How Enterprise Search Works

An enterprise search engine has two components: a front end and a back end. Both work together with the search index. The index is built statically for search speed, and is updated periodically. This is unlike a database where the indexes are updated in real time when data is changed or added.

Enterprise Search System

ent_chart

Back End:

Creating and updating the index.

  • Crawler – The crawler module reads and collects web pages and follows the links between them, starting with a list of initial URLs.
  • Document Processor – The document processor module processes web pages received from the crawler, as well as information received from databases through a ‘database connector’ and information from directories of files. The document processor takes the meaningful text from the documents, no matter the type or format, and adds whatever meaningful ‘meta-data’ it can determine, such as title or authors.
  • Indexer – The indexer module does the brute force work of creating and maintaining the index from the information it receives from the document processor.

Front End:

Responding to user queries.

  • Web server – The user’s web browser fetches a web page from the web server that contains a search form. The user then enters a query and the web browser sends the request to the web server.
  • Query processor – The web server sends a request with the user’s query to the query processor. The query processor properly formats the request and sends it to one (or more) search modules, collects the results and sends them to the web server for final formatting.
  • Search Engine – The search engine module receives the request from the query processor and does the actual searching inside the index that was created by the indexer.
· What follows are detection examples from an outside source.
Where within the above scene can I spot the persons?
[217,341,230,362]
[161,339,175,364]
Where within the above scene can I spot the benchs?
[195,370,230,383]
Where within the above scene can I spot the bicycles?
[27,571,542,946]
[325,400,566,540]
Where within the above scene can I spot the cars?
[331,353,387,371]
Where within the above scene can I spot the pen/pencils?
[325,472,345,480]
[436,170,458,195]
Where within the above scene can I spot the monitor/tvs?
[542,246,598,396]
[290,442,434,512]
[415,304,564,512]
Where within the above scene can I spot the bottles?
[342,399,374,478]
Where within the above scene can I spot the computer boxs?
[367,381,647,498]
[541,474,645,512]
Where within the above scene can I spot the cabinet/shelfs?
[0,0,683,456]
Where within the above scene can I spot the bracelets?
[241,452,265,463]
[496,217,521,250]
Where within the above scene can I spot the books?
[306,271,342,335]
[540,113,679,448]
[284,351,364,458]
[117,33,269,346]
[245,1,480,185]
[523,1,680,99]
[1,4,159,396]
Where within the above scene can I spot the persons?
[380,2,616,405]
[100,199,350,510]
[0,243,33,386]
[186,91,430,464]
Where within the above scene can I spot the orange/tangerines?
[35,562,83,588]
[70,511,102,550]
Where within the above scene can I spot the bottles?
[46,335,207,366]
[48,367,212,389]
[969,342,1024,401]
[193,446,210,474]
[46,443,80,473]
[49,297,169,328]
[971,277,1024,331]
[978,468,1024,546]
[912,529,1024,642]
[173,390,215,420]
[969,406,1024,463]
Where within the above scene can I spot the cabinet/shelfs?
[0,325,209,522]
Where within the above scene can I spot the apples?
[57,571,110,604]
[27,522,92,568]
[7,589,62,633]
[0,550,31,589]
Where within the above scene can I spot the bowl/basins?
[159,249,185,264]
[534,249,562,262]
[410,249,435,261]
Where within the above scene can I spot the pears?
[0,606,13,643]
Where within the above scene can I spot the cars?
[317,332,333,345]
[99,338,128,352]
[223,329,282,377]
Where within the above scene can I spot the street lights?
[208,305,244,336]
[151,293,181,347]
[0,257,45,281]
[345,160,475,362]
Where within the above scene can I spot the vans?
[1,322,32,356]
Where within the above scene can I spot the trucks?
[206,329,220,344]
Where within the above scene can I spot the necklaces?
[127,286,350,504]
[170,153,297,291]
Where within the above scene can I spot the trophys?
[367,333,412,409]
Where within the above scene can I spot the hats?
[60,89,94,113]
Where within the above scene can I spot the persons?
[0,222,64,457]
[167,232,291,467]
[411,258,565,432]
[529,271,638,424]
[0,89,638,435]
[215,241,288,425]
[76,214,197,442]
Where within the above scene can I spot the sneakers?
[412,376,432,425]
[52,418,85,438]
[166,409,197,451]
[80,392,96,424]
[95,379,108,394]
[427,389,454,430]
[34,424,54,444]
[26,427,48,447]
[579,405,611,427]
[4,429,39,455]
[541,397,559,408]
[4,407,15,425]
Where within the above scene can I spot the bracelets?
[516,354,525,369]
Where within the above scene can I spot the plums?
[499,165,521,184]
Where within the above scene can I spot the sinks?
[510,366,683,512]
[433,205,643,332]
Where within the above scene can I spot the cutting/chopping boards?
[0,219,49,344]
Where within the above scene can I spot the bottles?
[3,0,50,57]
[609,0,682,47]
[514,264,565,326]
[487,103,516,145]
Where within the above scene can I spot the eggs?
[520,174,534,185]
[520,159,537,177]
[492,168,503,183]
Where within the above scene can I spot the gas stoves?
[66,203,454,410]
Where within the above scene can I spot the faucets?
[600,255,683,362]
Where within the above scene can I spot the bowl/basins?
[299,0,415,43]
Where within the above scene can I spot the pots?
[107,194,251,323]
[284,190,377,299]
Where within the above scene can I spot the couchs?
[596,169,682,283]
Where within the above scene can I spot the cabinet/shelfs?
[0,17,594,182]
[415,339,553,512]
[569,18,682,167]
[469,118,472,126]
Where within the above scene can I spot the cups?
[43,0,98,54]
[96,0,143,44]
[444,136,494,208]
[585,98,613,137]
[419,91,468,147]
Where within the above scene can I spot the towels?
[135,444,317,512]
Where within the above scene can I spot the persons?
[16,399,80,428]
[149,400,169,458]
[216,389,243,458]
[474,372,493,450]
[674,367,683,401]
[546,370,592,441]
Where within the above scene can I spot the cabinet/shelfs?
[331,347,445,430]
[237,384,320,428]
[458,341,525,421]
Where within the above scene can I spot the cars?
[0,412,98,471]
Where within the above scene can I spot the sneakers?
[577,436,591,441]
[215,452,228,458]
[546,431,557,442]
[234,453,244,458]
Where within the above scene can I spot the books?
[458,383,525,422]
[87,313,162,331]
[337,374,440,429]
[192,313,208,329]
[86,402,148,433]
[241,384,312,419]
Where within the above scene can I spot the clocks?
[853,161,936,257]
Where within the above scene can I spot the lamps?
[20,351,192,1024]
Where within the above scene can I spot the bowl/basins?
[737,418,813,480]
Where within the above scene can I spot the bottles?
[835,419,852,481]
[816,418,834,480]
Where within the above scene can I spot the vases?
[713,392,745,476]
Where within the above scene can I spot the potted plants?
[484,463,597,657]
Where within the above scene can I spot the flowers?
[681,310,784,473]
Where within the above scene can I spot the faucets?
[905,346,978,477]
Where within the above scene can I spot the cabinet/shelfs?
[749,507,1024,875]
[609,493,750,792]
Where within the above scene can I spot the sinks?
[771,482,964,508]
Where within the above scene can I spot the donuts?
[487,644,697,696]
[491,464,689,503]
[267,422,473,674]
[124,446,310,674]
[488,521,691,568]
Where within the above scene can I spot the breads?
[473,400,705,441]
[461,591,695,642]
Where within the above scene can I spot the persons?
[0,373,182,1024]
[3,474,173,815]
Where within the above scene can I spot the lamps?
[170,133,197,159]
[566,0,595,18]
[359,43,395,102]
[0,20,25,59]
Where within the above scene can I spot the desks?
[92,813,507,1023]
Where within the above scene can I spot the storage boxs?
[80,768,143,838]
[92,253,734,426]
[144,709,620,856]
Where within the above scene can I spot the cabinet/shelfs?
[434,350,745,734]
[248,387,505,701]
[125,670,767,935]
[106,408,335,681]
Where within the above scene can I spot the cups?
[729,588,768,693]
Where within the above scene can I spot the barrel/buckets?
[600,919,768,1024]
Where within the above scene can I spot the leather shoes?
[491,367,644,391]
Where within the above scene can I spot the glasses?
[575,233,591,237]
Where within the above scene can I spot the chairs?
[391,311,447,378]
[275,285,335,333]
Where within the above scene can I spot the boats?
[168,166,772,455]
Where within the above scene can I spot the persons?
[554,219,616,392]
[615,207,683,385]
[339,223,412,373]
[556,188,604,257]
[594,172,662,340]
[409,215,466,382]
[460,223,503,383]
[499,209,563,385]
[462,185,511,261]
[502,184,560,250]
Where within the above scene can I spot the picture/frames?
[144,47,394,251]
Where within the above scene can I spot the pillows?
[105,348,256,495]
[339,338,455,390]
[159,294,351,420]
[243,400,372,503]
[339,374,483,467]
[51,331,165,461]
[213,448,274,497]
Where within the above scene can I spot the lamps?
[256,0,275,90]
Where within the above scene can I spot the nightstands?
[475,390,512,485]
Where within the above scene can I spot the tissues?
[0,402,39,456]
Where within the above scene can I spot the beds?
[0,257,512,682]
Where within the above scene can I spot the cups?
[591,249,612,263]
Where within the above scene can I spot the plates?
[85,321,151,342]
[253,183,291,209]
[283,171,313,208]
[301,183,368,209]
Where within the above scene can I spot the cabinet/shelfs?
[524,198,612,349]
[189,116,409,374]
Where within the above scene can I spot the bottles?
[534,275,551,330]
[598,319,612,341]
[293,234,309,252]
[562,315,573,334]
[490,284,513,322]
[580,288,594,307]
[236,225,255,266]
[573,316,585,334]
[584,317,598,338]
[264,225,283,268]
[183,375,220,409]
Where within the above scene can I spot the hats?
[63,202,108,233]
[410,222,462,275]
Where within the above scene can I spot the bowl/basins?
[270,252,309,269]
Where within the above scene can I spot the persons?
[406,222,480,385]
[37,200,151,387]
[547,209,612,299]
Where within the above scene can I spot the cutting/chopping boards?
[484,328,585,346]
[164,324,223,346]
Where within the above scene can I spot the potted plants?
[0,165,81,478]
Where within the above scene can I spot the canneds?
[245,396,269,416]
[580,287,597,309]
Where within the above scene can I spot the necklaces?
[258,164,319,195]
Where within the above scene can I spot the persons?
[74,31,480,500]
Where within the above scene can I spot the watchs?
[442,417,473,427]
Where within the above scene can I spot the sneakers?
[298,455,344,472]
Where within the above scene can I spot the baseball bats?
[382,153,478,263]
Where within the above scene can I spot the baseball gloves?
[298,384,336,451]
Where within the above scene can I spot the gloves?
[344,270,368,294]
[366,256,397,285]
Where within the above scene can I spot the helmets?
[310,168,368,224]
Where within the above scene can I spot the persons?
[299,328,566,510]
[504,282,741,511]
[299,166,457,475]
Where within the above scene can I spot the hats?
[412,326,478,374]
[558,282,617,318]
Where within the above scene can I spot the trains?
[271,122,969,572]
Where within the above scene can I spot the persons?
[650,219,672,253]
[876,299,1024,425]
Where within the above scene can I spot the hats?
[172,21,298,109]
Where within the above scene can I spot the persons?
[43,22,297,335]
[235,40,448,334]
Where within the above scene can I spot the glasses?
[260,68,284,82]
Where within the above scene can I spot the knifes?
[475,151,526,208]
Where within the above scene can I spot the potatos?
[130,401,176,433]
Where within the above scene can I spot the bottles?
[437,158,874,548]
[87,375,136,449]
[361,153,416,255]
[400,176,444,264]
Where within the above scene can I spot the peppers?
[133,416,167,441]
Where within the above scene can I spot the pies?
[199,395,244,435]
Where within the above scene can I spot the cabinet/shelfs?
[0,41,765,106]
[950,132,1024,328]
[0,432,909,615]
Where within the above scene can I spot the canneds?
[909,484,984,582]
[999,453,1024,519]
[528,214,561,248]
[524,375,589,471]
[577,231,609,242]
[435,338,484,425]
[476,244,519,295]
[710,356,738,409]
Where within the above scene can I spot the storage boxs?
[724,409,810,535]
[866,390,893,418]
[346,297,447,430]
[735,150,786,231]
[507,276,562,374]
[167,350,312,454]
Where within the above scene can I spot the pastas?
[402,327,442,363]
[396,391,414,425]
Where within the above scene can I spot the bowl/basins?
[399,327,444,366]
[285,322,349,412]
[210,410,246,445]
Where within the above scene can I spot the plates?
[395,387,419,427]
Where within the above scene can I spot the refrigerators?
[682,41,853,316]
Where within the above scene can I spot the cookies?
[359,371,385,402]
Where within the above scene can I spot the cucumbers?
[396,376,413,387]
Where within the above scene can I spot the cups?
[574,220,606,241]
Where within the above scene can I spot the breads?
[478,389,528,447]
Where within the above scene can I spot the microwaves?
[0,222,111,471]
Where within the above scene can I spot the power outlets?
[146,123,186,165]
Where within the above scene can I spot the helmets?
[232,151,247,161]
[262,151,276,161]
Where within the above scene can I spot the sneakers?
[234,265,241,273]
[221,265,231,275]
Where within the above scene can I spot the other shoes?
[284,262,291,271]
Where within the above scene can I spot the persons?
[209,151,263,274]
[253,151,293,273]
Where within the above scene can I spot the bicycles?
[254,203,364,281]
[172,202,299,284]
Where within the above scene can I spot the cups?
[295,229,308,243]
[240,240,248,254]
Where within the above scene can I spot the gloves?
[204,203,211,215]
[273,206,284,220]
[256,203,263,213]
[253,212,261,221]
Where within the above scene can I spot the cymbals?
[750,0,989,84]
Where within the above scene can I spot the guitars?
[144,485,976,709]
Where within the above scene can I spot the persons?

To deliver an enterprise search solution to meet your organization’s needs, a number of components need to be incorporated

Connectors

Allow search engines to gather information from various sources (structured databases, unstructured documents on internal and remote servers, desktop computers) in your enterprise as well as the external web. Specialized connectors are available for almost every type of file format and application, and custom connectors can be designed as needed.

Relevancy Tools

Build a customized ranking model that delivers content based on concepts, context, date, authority, completeness, geography, statistics, and quality. Tune each element to match your business needs.

Linguistics Tools

Identify synonyms (search for “Great Britain” will include results for “England” as well), abbreviations, phrases, idioms, part of speech, and misspellings. Lemmatization matches regular and irregular grammatical forms. Type in ‘goes,’ and you can also find ‘went.’ Prefixes and suffixes can be disregarded, if needed. Certain words can be skipped. The system knows the difference between the ‘wind that blows’ and ‘wind your watch.’ Phonetic search allows you to find results based on phonetic similarities, especially useful for names. The system can recognize queries containing who, what, where, when, or why, and provide appropriate results.

Sentiment analysis

Determine if a document has a negative or positive tone. Use this tool to monitor user groups, to analyze reviews of your products and services, or to follow press coverage of your business.

Business rules

Each organization has specific guidelines for how it does business, and these guidelines can be implemented in an enterprise search solution. If you have, for example, two levels of advertisers who pay for placement, the higher level advertiser can be assigned to appear in a separate format on top of the results list. When customers have worked with you before, use business rules to determine which search results are most relevant to their specific needs.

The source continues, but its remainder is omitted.